-- Tugas 1 --
Sebutkan semua pantai di luar Kabupaten Gunung Kidul tempat Wamin melanjutkan pengajaran melaut menurut teks bacaan tentang Wamin di bawah ini.

Awal tahun 1983, untuk pertama kalinya Wamin menginjakkan kaki di Pantai Sadeng, Kabupaten gunung Kidul, DI Yogyakarta. Ketika 29 rekannya sesama nelayan Cilacap menyerah dan kembali pulang, Wamin tetap bertahan. Dia kemudian menjadi guru yang menciptakan nelayan lokal generasi pertama di wilayah pantai Kabupaten Gunung Kidul, Bantul, dan Kulon Progo.

Oleh MAWAR KUSUMA WULAN

Kala pertama kali tiba di Pantai Sadeng, Wamin membuat gubuk kayu beratap daun kelapa di bibir tebing. Istri Wamin, Munirah (52), dan anak pertamanya, Watini, yang baru berusia satu tahun, turut menjadi penghuni awal. Petani Gunung Kidul sering kali mengerubuti Wamin pada saat pulang melaut dengan hasil tangkapan ikan melimpah.
Dari situlah ayah lima anak ini menularkan kegairahan melaut. Petani yang awalnya hanya membantu mejadi buruh pendorong kapal mulai ikut melaut. Dinas Pertanian DI Yogyakarta yang mendeteksi kehadiran Wamin di Pantai Sadeng lalu meminta bantuannya untuk mengajari cara penangkapan ikan kepada masyarakat lokal.
Dimulai dengan menjadi guru melaut bagi 60 petani di Sadeng, Wamin lalu diminta menjadi guru di seluruh pantai Gunung Kidul, mulai dari Pantai Wediombo, Siung, SUndak, Drini, Baron, Ngrenehan, dan Gesing. Kemudian dia melanjutkan pengajaran tentang melaut ke Pantai Depok dan Pantai Samas di Kabupaten Bantul, dan di Pantai Glagah, Kulon Progo.
Meskipun tanpa bayaran sepeser pun, Wamin tak lelah berkelana dari pantai ke pantai untuk mengajar ilmu melaut. Awalnya, dia mengaku hanya ingin mengajak petani berubah menjadi nelayan agar punya teman ketika melaut. Maklum, kala itu tak ada satu pun warga Gunung Kidul yang berani melaut.

-- Bahan --
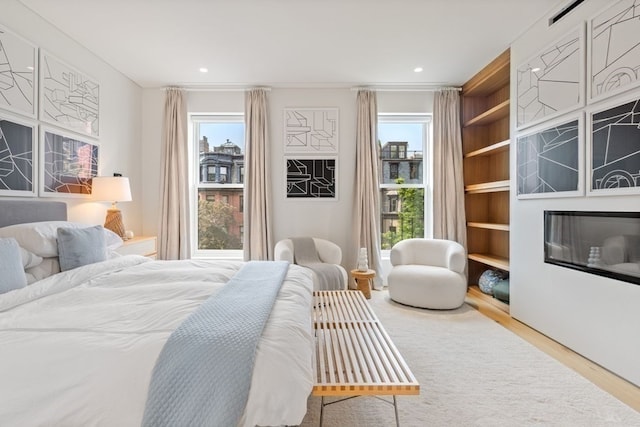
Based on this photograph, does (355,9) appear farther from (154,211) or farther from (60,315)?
(154,211)

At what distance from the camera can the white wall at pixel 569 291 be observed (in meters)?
1.99

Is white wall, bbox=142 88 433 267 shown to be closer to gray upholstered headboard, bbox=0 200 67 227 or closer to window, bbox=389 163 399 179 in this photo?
window, bbox=389 163 399 179

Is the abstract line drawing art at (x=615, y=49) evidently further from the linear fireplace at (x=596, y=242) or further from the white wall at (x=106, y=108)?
the white wall at (x=106, y=108)

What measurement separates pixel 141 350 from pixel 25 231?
169 centimetres

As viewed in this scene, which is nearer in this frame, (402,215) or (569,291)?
(569,291)

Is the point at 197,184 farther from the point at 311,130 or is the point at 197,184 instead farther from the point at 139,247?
the point at 311,130

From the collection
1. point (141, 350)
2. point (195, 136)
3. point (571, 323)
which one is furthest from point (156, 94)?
point (571, 323)

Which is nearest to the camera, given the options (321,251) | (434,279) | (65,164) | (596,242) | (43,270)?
(43,270)

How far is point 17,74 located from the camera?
247 centimetres

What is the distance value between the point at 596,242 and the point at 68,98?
4652mm

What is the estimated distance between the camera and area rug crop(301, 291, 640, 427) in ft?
5.34

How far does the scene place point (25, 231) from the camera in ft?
6.62

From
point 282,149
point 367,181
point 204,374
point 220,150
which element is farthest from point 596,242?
point 220,150

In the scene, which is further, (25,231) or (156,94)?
(156,94)
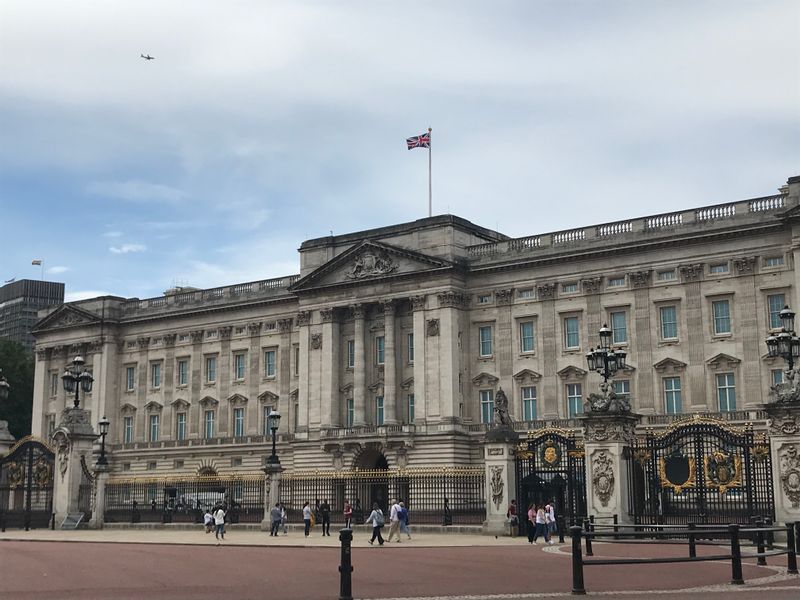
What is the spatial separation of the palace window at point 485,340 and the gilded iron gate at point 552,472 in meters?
31.1

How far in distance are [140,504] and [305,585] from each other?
3573 cm

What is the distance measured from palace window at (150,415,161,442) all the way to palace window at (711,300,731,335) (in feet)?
152

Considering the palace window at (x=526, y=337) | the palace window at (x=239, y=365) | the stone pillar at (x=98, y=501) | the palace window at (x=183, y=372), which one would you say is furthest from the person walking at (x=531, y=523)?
the palace window at (x=183, y=372)

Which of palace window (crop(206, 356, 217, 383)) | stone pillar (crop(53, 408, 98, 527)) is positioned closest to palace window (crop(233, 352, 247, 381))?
palace window (crop(206, 356, 217, 383))

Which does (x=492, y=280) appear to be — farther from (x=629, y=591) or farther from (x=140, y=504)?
(x=629, y=591)

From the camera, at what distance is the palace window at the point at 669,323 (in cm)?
6475

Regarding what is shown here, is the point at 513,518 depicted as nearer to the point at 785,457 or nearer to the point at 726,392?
the point at 785,457

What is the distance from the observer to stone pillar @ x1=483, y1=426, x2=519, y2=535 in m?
38.9

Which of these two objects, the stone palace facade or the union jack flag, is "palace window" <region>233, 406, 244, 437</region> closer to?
the stone palace facade

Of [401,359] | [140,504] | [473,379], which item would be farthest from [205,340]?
[140,504]

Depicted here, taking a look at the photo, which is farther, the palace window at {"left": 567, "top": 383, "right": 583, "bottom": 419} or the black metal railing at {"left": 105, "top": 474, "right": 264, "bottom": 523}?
the palace window at {"left": 567, "top": 383, "right": 583, "bottom": 419}

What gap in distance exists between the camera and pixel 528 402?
69.7 meters

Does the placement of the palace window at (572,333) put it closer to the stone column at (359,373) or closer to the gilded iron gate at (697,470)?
the stone column at (359,373)

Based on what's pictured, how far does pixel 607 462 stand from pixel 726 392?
3103cm
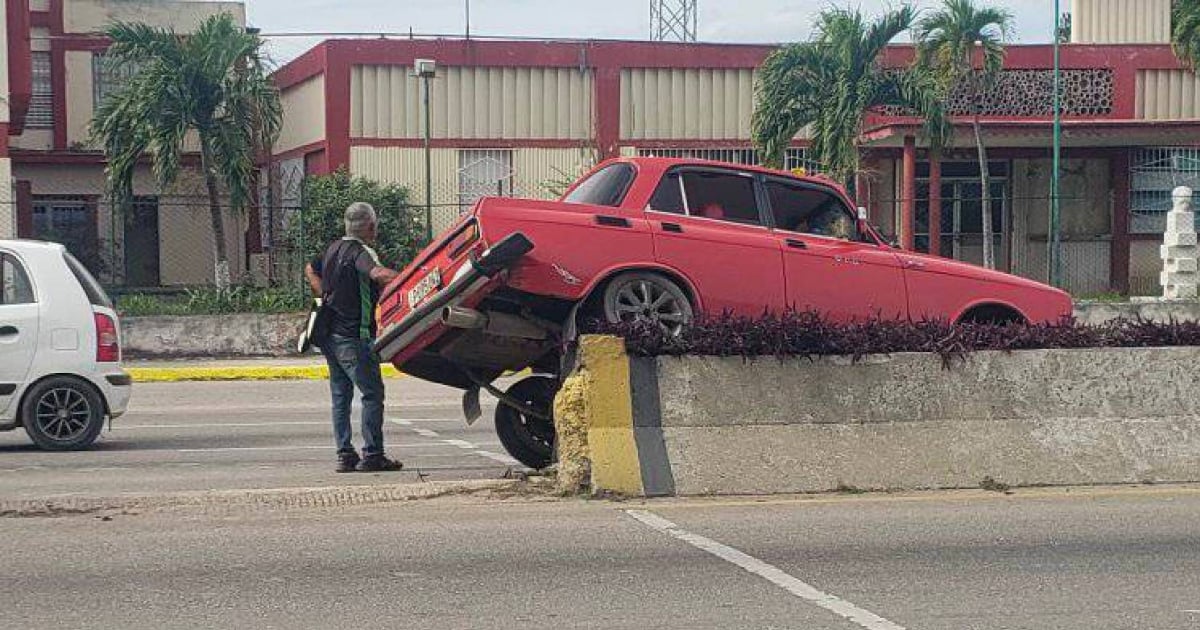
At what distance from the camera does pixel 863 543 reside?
340 inches

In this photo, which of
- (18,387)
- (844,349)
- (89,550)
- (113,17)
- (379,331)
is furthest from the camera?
(113,17)

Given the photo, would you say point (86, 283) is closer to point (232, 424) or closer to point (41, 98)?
point (232, 424)

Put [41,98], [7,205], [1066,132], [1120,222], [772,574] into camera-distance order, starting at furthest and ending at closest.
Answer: [41,98], [1120,222], [1066,132], [7,205], [772,574]

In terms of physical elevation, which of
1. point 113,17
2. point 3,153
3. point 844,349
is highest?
point 113,17

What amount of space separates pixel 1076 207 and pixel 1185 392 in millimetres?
25494

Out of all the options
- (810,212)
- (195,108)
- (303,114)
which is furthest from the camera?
(303,114)

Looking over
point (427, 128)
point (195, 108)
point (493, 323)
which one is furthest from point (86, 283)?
point (427, 128)

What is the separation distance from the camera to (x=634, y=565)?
807 cm

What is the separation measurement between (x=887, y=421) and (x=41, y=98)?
32.6 metres

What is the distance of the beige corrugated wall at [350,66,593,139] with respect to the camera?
1321 inches

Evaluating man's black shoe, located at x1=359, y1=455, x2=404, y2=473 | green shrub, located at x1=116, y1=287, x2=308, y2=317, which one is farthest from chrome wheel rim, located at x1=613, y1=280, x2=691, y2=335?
green shrub, located at x1=116, y1=287, x2=308, y2=317

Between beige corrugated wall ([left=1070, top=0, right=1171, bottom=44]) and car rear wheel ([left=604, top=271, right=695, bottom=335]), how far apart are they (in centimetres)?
2760

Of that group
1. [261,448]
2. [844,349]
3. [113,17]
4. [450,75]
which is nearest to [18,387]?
[261,448]

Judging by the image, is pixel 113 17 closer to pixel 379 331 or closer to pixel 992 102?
pixel 992 102
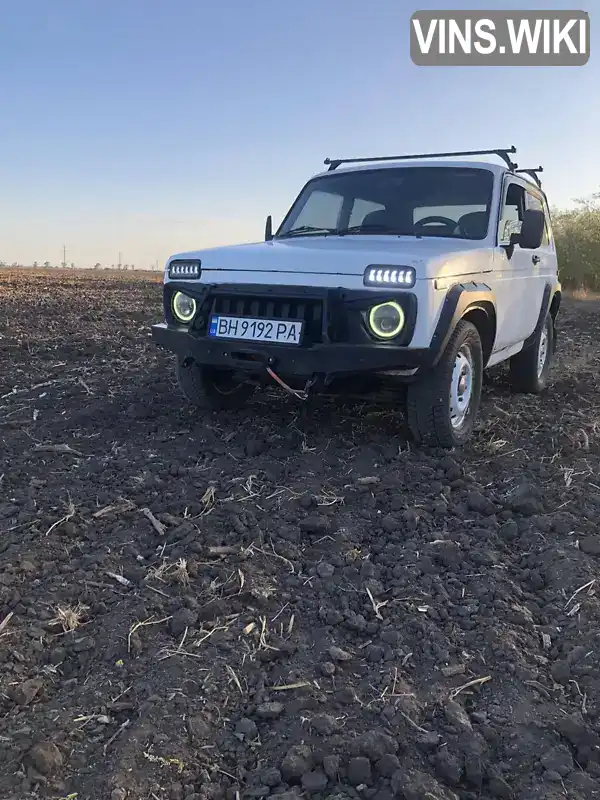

-- Tugas 2 --
Hitung berapa baris dalam daftar di atas yang memuat kata "bbox", dengan membedakan huruf besar dan huruf kecil. Tuliskan angkanya saja.

-- Jawaban Lengkap 1 --
Pantai Depok dan Pantai Samas di Kabupaten Bantul, serta Pantai Glagah di Kulon Progo.

-- Jawaban Lengkap 2 --
2